-- LISTE DES TÂCHES --
**1)** Selon l'extrait sur le raid de Dieppe, combien d'appareils les Allemands ont-ils perdus ?
**2)** Traduisez en anglais cette phrase de l'extrait sur le raid de Dieppe : « Mais la Royal Air Force ne pouvant être disponible sur le secteur, ce délai est repoussé à 11h00. »

-- EXTRAIT FOURNI --
A bord du "Calpe" l'un des 8 Destroyers "hébergeant" l'Etat-Major, les messages qui sont reçus se contredisent ou sont tronqués. Le Général Roberts commandant tout le dispositif, estimant que l'Essex Scotiish a pu franchir l'esplanade de la plage, décide d'envoyer sur la Plage Rouge les réserves constituées par les Fusiliers Mont Royal. Ces derniers embarqués dans 26 barges seront déposés trop à l'Ouest à 07h00 et seront à leur tour "cloués" sur les galets avec beaucoup de pertes.
Alors qu'aucune avancée n'a pu se réaliser, le Général Roberts informe le Quartier Général en Angleterre que le rembarquement devrait avoir lieu à 10h30 avec si possible une bonne couverture aérienne pour protéger la retraite. Mais la Royal Air Force ne pouvant être disponible sur le secteur, ce délai est repoussé à 11h00. Pour les soldats "piégés" sur les galets, l'attente sera très longue à supporter. Puis se sera la "pagaille" sous les bombardements allemands pour réinvestir les barges éparpillées sur toute la plage parmi les gerbes d'eau, les écrans de fumée et les tirs allemands.
Dans le ciel de Dieppe une nouvelle bataille va s'engager avec une présence allemande plus importante que lors des premières heures du Raid et avec une Flak plus intense. Dans
cette matinée du 19 Août, 106 appareils alliés seront abattus et de nombreux pilotes disparaitront en mer. Certains auront effectuer deux missions après avoir fait un nouveau
plein de carburant en Angleterre, et quelques uns, une troisième.
Les allemands perdront 48 appareils.
Les alliés auront effectué 2617 sorties.
Les colonnes de prisonniers venant de Pourville, du Golf, de Berneval, de Puys, du port et de la plage, convergeront, encadrés, vers les pelouses de l'hopital de la ville où le tri des blessés sera effectué.
Un grand nombre sera évacué, pour les cas les plus graves, sur l'Hôtel-Dieu de Rouen ( 60 Kms de Dieppe) où ils seront accueillis par des Soeurs de l'Ordre des Augustines dont l'une d'entre elles, Soeur Agnès Marie Valois aura une attitude exemplaire face aux médecins allemands. Suite à ce comportement, les Vétérans après la Libération, lui attribueront l'appellation" d'Ange Blanc" à chaque rendez-vous lors des commémorations.

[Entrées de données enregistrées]
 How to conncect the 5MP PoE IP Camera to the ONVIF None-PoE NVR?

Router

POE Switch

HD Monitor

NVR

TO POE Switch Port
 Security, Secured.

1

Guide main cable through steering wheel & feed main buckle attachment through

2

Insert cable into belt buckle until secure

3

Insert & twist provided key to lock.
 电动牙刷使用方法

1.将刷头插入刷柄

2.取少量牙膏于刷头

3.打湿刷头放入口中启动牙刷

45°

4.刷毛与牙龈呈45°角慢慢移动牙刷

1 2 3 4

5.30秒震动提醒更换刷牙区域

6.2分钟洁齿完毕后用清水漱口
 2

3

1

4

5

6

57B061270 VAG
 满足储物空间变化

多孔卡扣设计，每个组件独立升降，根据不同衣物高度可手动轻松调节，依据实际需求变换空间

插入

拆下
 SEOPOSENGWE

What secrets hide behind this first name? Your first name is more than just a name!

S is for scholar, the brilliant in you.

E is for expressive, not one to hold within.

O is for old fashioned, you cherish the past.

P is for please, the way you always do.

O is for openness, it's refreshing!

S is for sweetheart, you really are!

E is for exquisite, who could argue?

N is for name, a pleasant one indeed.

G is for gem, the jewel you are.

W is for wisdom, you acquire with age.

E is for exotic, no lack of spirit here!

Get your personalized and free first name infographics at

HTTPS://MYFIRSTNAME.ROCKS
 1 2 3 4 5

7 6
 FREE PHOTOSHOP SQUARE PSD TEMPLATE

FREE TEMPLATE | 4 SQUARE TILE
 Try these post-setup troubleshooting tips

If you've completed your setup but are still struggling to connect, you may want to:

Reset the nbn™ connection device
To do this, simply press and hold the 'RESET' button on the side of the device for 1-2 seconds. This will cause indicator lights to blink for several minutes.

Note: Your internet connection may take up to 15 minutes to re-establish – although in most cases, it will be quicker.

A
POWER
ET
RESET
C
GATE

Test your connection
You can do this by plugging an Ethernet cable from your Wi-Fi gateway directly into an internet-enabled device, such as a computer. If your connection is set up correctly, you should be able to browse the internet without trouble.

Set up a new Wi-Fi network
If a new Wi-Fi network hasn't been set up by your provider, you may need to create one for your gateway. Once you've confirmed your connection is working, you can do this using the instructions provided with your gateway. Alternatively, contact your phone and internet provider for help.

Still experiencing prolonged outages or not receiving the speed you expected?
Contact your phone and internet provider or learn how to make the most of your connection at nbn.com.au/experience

-- RÉPONSES AUX TÂCHES --
**1)** Les Allemands ont perdu 48 appareils.

**2)** But since the Royal Air Force could not be available in the sector, this deadline is pushed back to 11:00.